ARUNDHATI ROY: Yeah so we have to actually have to really look at what you mean by development. You have to find a situation where people are more in control of their own lives, you know, of their own environment, of their own water, of their own land.
RICHARD LINDELL: In your book you speak of the sparse beauty of the villages and the homes in the tribal areas, of the wonder of sleeping underneath the stars with just a thin plastic blue sheet underneath you. In your quieter moments do you ponder whether you have a slightly romantic view of life in the tribal areas?

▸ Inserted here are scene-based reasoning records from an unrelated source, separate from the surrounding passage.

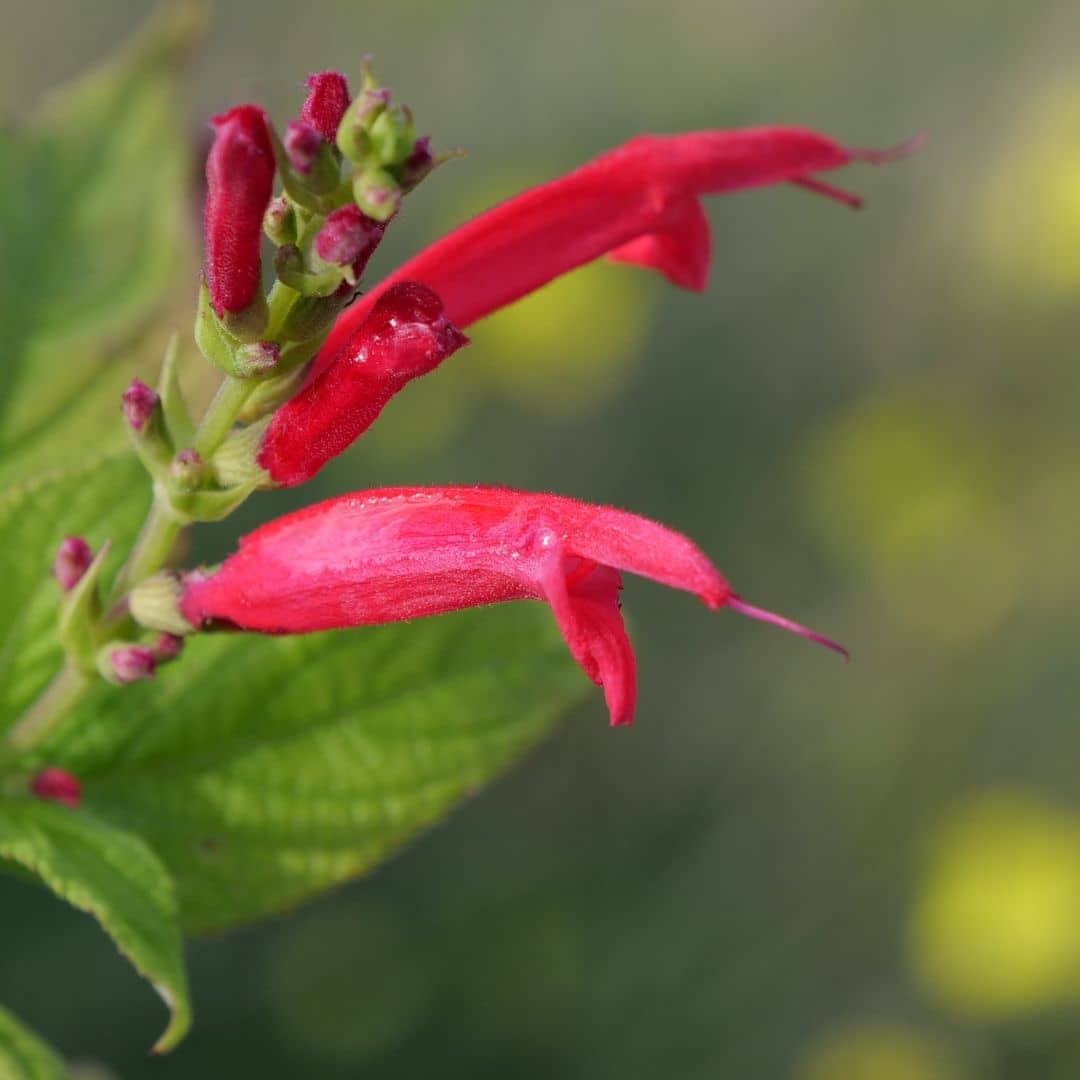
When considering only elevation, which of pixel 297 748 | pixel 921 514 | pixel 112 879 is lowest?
pixel 921 514

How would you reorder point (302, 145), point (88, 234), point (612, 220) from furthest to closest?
point (88, 234) → point (612, 220) → point (302, 145)

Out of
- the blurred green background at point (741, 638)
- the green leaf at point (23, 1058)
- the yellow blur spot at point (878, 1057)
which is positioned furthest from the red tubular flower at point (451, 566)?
the yellow blur spot at point (878, 1057)

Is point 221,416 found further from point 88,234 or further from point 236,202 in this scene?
point 88,234

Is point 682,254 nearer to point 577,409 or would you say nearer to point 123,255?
point 123,255

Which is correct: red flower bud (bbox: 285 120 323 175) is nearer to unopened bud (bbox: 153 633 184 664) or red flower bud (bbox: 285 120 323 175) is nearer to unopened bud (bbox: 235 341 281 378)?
unopened bud (bbox: 235 341 281 378)

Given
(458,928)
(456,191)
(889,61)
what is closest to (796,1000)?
(458,928)

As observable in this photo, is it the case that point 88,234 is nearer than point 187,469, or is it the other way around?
point 187,469

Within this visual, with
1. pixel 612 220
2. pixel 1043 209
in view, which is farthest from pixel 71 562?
pixel 1043 209
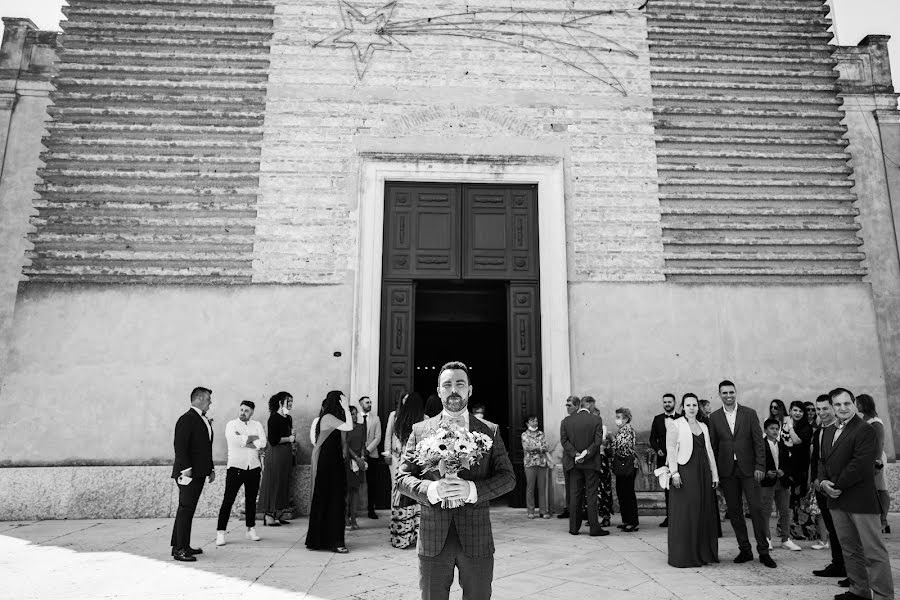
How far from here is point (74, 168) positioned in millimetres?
9711

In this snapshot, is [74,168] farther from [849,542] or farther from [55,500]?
[849,542]

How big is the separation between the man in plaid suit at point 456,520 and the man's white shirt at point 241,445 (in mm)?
4207

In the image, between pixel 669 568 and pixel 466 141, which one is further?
pixel 466 141

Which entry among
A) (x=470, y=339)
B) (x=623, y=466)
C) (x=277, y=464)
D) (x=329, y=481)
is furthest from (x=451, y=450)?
(x=470, y=339)

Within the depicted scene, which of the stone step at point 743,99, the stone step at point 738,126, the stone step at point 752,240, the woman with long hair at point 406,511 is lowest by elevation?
the woman with long hair at point 406,511

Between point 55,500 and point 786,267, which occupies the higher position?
point 786,267

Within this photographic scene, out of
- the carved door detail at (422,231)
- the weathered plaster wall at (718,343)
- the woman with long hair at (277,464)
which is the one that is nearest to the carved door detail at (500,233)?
the carved door detail at (422,231)

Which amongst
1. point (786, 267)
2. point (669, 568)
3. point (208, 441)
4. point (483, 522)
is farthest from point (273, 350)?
point (786, 267)

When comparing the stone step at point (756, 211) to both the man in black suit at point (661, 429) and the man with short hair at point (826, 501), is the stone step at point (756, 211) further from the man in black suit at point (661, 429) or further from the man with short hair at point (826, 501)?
the man with short hair at point (826, 501)

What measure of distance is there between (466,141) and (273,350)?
176 inches

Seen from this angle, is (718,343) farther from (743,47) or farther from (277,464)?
(277,464)

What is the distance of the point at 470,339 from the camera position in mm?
15727

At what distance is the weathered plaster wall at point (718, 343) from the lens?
9.55 metres

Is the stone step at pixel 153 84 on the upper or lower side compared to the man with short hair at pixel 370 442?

ARUNDHATI ROY: Many people have accused me of having a romantic view, whereas I personally I feel sorry for those who have lost romance in their lives, you know? I mean I would say that people who promote the free market and growth are far more romantic, and far more ideologically driven and blinded by their vision than somebody who goes in and comments about the beauty of a forest or the stars in the sky you know?
RICHARD LINDELL: I asked you that question because when I was with the Santhal tribe in West Bengal, they didn't want development to pass them by, they wanted the state police to stop torturing and killing them, but they wanted the government to provide the welfare that they were entitled to. They wanted a doctor for their hospital, they wanted roads, electricity and clean water. And most of all they wanted opportunities for their children in the form of schools, education and good jobs.
ARUNDHATI ROY: Yeah but they don't want their forests to be cut down right. They don't want to live in concrete skyscrapers, they still enjoy the forests and the stars and surely, I mean surely the Indian government for 50 years has not provided hospitals, clinics, schools, water, nothing. They just have hunger and policeman around. That's what they have. And that's what is called development.
RICHARD LINDELL: One final question. You appear to be more popular overseas than you are at home. Why do you think it is that an international audience is more receptive to your ideas than they are here in India?
ARUNDHATI ROY: Well this isn't true, you know, it's just that the India that probably has always had this middle class, the media, and that kind of thing, and there's a lot of criticism. But I go to, you know, small towns in Bhubaneswar or Raipur, there are you know, 3,000, 5,000, I mean huge meetings happen and so it is just that the middle class in India's appropriated voice, the opinion making.
I mean my writing is translated into every Indian language, it's distributed in pamphlets, in little private video things, it's everywhere. You know, so it's a lovely pastime for the middle class to think of itself as the whole nation but it isn't.